“He said that if we truly want to honor their service and sacrifice, we will work hard and live up to the values and ideals that they fought for – not just on Memorial Day, but every day.”

By Raymond V. Mariano

Finding the meaning of Memorial Day – every day 1

It was a cold, rainy Memorial Day morning and I was rushing off to the 7:30 am Mass – late as usual. I wanted to attend Mass on that particular morning to honor all the brave men and women who have served and sacrificed for our country.

As I got ready and as I drove along in my car, I was thinking about my father, a World War II veteran. Twice wounded, I remember my mother telling me that long after the war was over my father continued to fight its battles as he slept in his bed. She told me that years after he had returned home to his loving family, while he slept, my father would relive some of the worst battles of the war in the fox hole in his mind.

Like so many of his generation, my father almost never talked about his service. One day, when I was Mayor, I called my dad and asked him to accompany me to a speech I was making to a group of veterans. When I picked him up, I told my dad that I was speaking to veterans of the Battle of the Bulge.

Rather nonchalantly, my father turned to me and asked, “Would you like me to tell you what it was like?” I was shocked! I knew my dad had been in some of the war’s major battles. I knew he was in a tank division and I knew that he fought for a time under General Patton. But I knew little else.

On the way to the speech, my dad told me about his experience in the Battle of the Bulge and how he had been wounded. Years later, we would drive through the Ardennes Forest together where the battle had been fought without saying a word.

That morning at Mass, the pastor focused his Homily on the meaning of Memorial Day. Father Tom Frechette spoke eloquently about those who had served and given a full measure of devotion for their country. But the pastor reminded all of us in attendance that many had given their lives but also had returned home.

He talked about men and women who had seen the savagery and horrors of war and whose minds had been lost on the battle field. He talked about a sweet young man from his parish that came home broken, unable to defeat his demons. Ultimately, he lost his battle with opiods.

The pastor said that while it is right that we remember those who made the ultimate sacrifice, we should also remember and honor those who served and came home with life changing battle scars – those that lost arms and legs and had traumatic brain injuries.

Father Frechette said that most of the men and women who served so valiantly did not want any special recognition for their service. But to honor them we should live up to the values that have made our country great – values they had sacrificed so very much for.

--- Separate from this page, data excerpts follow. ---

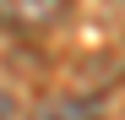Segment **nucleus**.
I'll list each match as a JSON object with an SVG mask.
<instances>
[{
	"instance_id": "f257e3e1",
	"label": "nucleus",
	"mask_w": 125,
	"mask_h": 120,
	"mask_svg": "<svg viewBox=\"0 0 125 120\" xmlns=\"http://www.w3.org/2000/svg\"><path fill=\"white\" fill-rule=\"evenodd\" d=\"M71 0H0V27L6 33H38V27H54L65 16Z\"/></svg>"
},
{
	"instance_id": "f03ea898",
	"label": "nucleus",
	"mask_w": 125,
	"mask_h": 120,
	"mask_svg": "<svg viewBox=\"0 0 125 120\" xmlns=\"http://www.w3.org/2000/svg\"><path fill=\"white\" fill-rule=\"evenodd\" d=\"M0 115H16V104H11V98H6V93H0Z\"/></svg>"
}]
</instances>
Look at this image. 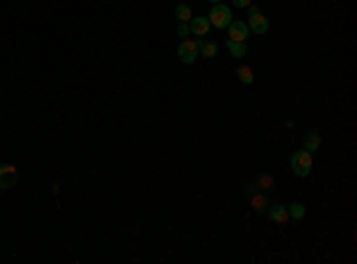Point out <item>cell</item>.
Returning a JSON list of instances; mask_svg holds the SVG:
<instances>
[{
  "label": "cell",
  "mask_w": 357,
  "mask_h": 264,
  "mask_svg": "<svg viewBox=\"0 0 357 264\" xmlns=\"http://www.w3.org/2000/svg\"><path fill=\"white\" fill-rule=\"evenodd\" d=\"M291 169L298 176H307L310 172H312V153H307L305 148H303V150H298V153H293Z\"/></svg>",
  "instance_id": "obj_1"
},
{
  "label": "cell",
  "mask_w": 357,
  "mask_h": 264,
  "mask_svg": "<svg viewBox=\"0 0 357 264\" xmlns=\"http://www.w3.org/2000/svg\"><path fill=\"white\" fill-rule=\"evenodd\" d=\"M210 24L215 26V29H227L229 24H231V7L229 5H222V2H215V7L210 12Z\"/></svg>",
  "instance_id": "obj_2"
},
{
  "label": "cell",
  "mask_w": 357,
  "mask_h": 264,
  "mask_svg": "<svg viewBox=\"0 0 357 264\" xmlns=\"http://www.w3.org/2000/svg\"><path fill=\"white\" fill-rule=\"evenodd\" d=\"M198 50H200V45H198V41H191V38H186V41H181L179 43V57H181V62H186V65H191L195 57H198Z\"/></svg>",
  "instance_id": "obj_3"
},
{
  "label": "cell",
  "mask_w": 357,
  "mask_h": 264,
  "mask_svg": "<svg viewBox=\"0 0 357 264\" xmlns=\"http://www.w3.org/2000/svg\"><path fill=\"white\" fill-rule=\"evenodd\" d=\"M17 176H19L17 167H12V165H2V167H0V190H2V188H12V186H14V183H17Z\"/></svg>",
  "instance_id": "obj_4"
},
{
  "label": "cell",
  "mask_w": 357,
  "mask_h": 264,
  "mask_svg": "<svg viewBox=\"0 0 357 264\" xmlns=\"http://www.w3.org/2000/svg\"><path fill=\"white\" fill-rule=\"evenodd\" d=\"M229 38L231 41H240V43H245V38H248V24L245 22H231L229 24Z\"/></svg>",
  "instance_id": "obj_5"
},
{
  "label": "cell",
  "mask_w": 357,
  "mask_h": 264,
  "mask_svg": "<svg viewBox=\"0 0 357 264\" xmlns=\"http://www.w3.org/2000/svg\"><path fill=\"white\" fill-rule=\"evenodd\" d=\"M248 26L257 33V36H262V33H267V29H269V19H267L262 12H257V14H250Z\"/></svg>",
  "instance_id": "obj_6"
},
{
  "label": "cell",
  "mask_w": 357,
  "mask_h": 264,
  "mask_svg": "<svg viewBox=\"0 0 357 264\" xmlns=\"http://www.w3.org/2000/svg\"><path fill=\"white\" fill-rule=\"evenodd\" d=\"M188 26H191V33H195V36H207L210 33V19L207 17H193L188 22Z\"/></svg>",
  "instance_id": "obj_7"
},
{
  "label": "cell",
  "mask_w": 357,
  "mask_h": 264,
  "mask_svg": "<svg viewBox=\"0 0 357 264\" xmlns=\"http://www.w3.org/2000/svg\"><path fill=\"white\" fill-rule=\"evenodd\" d=\"M269 217L276 221V224H286V219H288V207H283V205H271Z\"/></svg>",
  "instance_id": "obj_8"
},
{
  "label": "cell",
  "mask_w": 357,
  "mask_h": 264,
  "mask_svg": "<svg viewBox=\"0 0 357 264\" xmlns=\"http://www.w3.org/2000/svg\"><path fill=\"white\" fill-rule=\"evenodd\" d=\"M227 48H229V53H231L234 57H243L245 53H248L245 43H240V41H227Z\"/></svg>",
  "instance_id": "obj_9"
},
{
  "label": "cell",
  "mask_w": 357,
  "mask_h": 264,
  "mask_svg": "<svg viewBox=\"0 0 357 264\" xmlns=\"http://www.w3.org/2000/svg\"><path fill=\"white\" fill-rule=\"evenodd\" d=\"M319 143H322V141H319V133L310 131L307 133V138H305V150H307V153H314V150L319 148Z\"/></svg>",
  "instance_id": "obj_10"
},
{
  "label": "cell",
  "mask_w": 357,
  "mask_h": 264,
  "mask_svg": "<svg viewBox=\"0 0 357 264\" xmlns=\"http://www.w3.org/2000/svg\"><path fill=\"white\" fill-rule=\"evenodd\" d=\"M176 17H179V22H191V19H193V17H191V7H188V5H184V2H181V5H176Z\"/></svg>",
  "instance_id": "obj_11"
},
{
  "label": "cell",
  "mask_w": 357,
  "mask_h": 264,
  "mask_svg": "<svg viewBox=\"0 0 357 264\" xmlns=\"http://www.w3.org/2000/svg\"><path fill=\"white\" fill-rule=\"evenodd\" d=\"M288 217H293V219H303V217H305V205H300V202H293L291 207H288Z\"/></svg>",
  "instance_id": "obj_12"
},
{
  "label": "cell",
  "mask_w": 357,
  "mask_h": 264,
  "mask_svg": "<svg viewBox=\"0 0 357 264\" xmlns=\"http://www.w3.org/2000/svg\"><path fill=\"white\" fill-rule=\"evenodd\" d=\"M238 79H240V81H243V84H252V69H250V67H238Z\"/></svg>",
  "instance_id": "obj_13"
},
{
  "label": "cell",
  "mask_w": 357,
  "mask_h": 264,
  "mask_svg": "<svg viewBox=\"0 0 357 264\" xmlns=\"http://www.w3.org/2000/svg\"><path fill=\"white\" fill-rule=\"evenodd\" d=\"M198 45H200V50H203V55H205V57H215V55H217V45H215V43L198 41Z\"/></svg>",
  "instance_id": "obj_14"
},
{
  "label": "cell",
  "mask_w": 357,
  "mask_h": 264,
  "mask_svg": "<svg viewBox=\"0 0 357 264\" xmlns=\"http://www.w3.org/2000/svg\"><path fill=\"white\" fill-rule=\"evenodd\" d=\"M252 207H255V212H264L267 209V200L262 195H252Z\"/></svg>",
  "instance_id": "obj_15"
},
{
  "label": "cell",
  "mask_w": 357,
  "mask_h": 264,
  "mask_svg": "<svg viewBox=\"0 0 357 264\" xmlns=\"http://www.w3.org/2000/svg\"><path fill=\"white\" fill-rule=\"evenodd\" d=\"M176 33H179V36H188V33H191V26H188V22H181V24H179V26H176Z\"/></svg>",
  "instance_id": "obj_16"
},
{
  "label": "cell",
  "mask_w": 357,
  "mask_h": 264,
  "mask_svg": "<svg viewBox=\"0 0 357 264\" xmlns=\"http://www.w3.org/2000/svg\"><path fill=\"white\" fill-rule=\"evenodd\" d=\"M274 181H271V176H260V186L262 188H269Z\"/></svg>",
  "instance_id": "obj_17"
},
{
  "label": "cell",
  "mask_w": 357,
  "mask_h": 264,
  "mask_svg": "<svg viewBox=\"0 0 357 264\" xmlns=\"http://www.w3.org/2000/svg\"><path fill=\"white\" fill-rule=\"evenodd\" d=\"M234 5H236V7H248L250 0H234Z\"/></svg>",
  "instance_id": "obj_18"
},
{
  "label": "cell",
  "mask_w": 357,
  "mask_h": 264,
  "mask_svg": "<svg viewBox=\"0 0 357 264\" xmlns=\"http://www.w3.org/2000/svg\"><path fill=\"white\" fill-rule=\"evenodd\" d=\"M212 2H219V0H212Z\"/></svg>",
  "instance_id": "obj_19"
}]
</instances>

He said that if we truly want to honor their service and sacrifice, we will work hard and live up to those values and ideals – not just on Memorial Day but every day.

As he spoke, I started thinking about all of the wonderful people in our community who give so unselfishly of themselves and their time to help others.

Of course there are many that we all know. Father Madden and Monsignor Scollen are well known for their charitable works. They have spent a lifetime helping the most needy in our community.

There are people like Bill Riley and Frank Carroll who help lead hundreds of volunteers at the St. John’s Soup Kitchen.

And people like Pastor Richie Gonzalez whose church offers comfort to addicts and the homeless. Pastor Gonzalez also operates the “Net of Compassion” outreach program providing food and clothing to residents in Main South.

But there are so many others whose names we do not know. They volunteer silently. They serve as youth athletic coaches and mentors for children in our poorest neighborhoods.

They serve the elderly and the despondent.

They care for neighbors who are struggling and friends who have lost their way.

They are teachers who take students into their homes because they have no place else to go.

They are police officers who, on their own time, visit at-risk children in the hopes that they might provide them with an example to follow.

They are the best of America and they honor the service and sacrifice of our brave men and women in uniform by their quiet service to others here at home.

As much as it makes everyone feel good when we stand at an airport and applaud for service men and women who are getting off the plane that is not what these patriots fought for.

As good as it makes you feel to fly your flag outside your home that is not what these patriots fought for.

Of course we should applaud our heroes in uniform. And I love the flag pole and the large American flag flying outside of my house.

But the truth is that the men and women who sacrificed so much for our country did so because they believe in the promise of America – not for the applause they might get. They fought because they believe in the greatness of our country and its people.

They believe in a country where neighbor helps neighbor, where honesty is a cherished value and where tolerance and acceptance is given freely.

As the Mass ended, Father Frechette asked that we sing “America the Beautiful” as we processed out of church. Normally, as the priest exits the church, the members of the congregation follow closely behind and exit the church before the song has been completed.

But on this morning, the priest left the church and everyone in attendance remained standing while they completed the words to the song. When the song was ended, overwhelmed by the sacrifice of so many of our fellow citizens, I walked to my car with tears in my eyes.